• [Your task]
Transcribe, without alteration, the line that includes "kingdom: Animalia" and each line after it until the records end, omitting all that precede it.

Collected data entries:
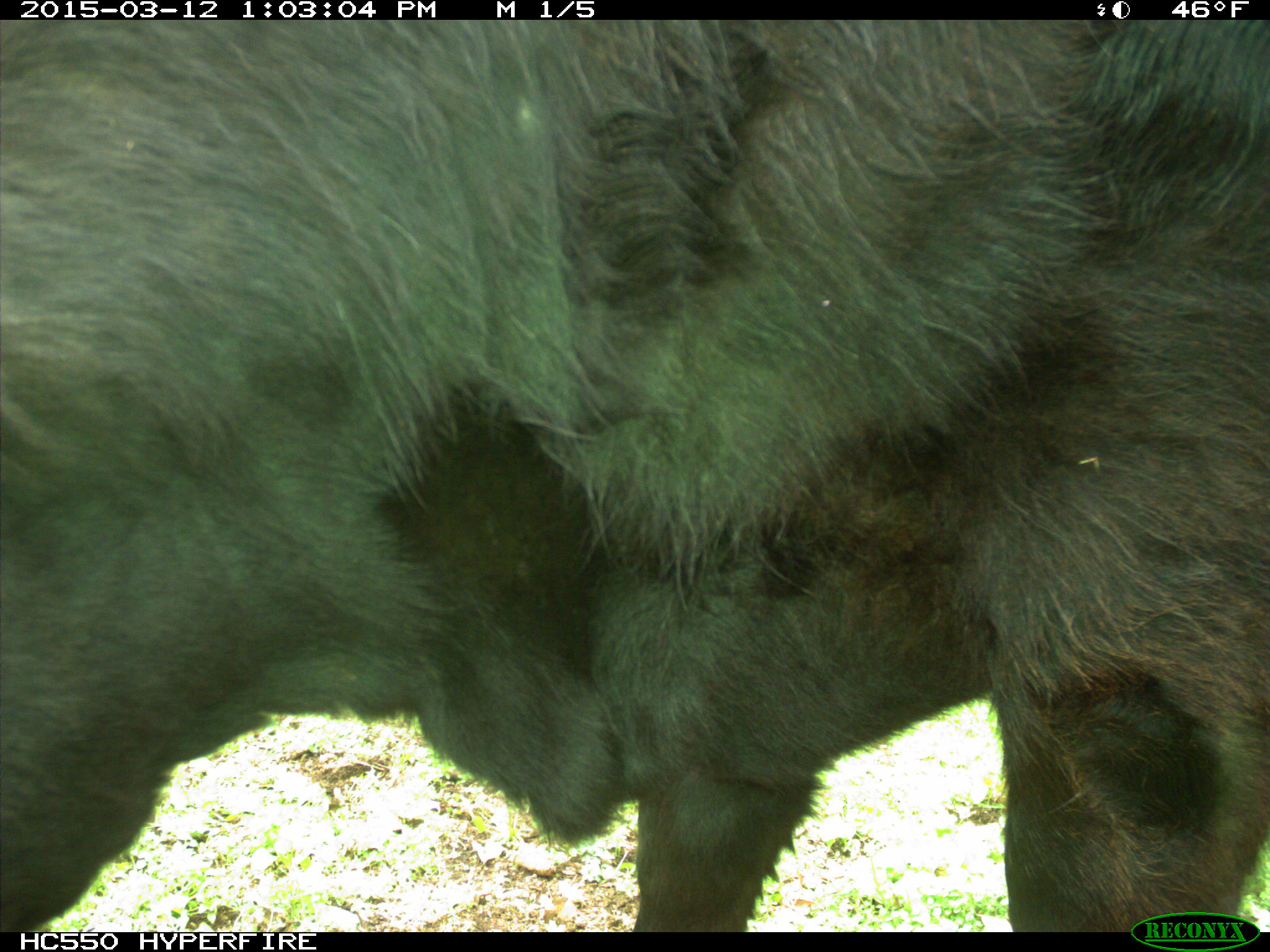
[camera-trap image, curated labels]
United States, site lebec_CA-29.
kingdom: Animalia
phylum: Chordata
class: Mammalia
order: Artiodactyla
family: Bovidae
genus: Bos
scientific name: Bos taurus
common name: domestic cow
Bos taurus (domestic cow).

• [Response to this task]
kingdom: Animalia
phylum: Chordata
class: Mammalia
order: Artiodactyla
family: Bovidae
genus: Bos
scientific name: Bos taurus
common name: domestic cow
Bos taurus (domestic cow).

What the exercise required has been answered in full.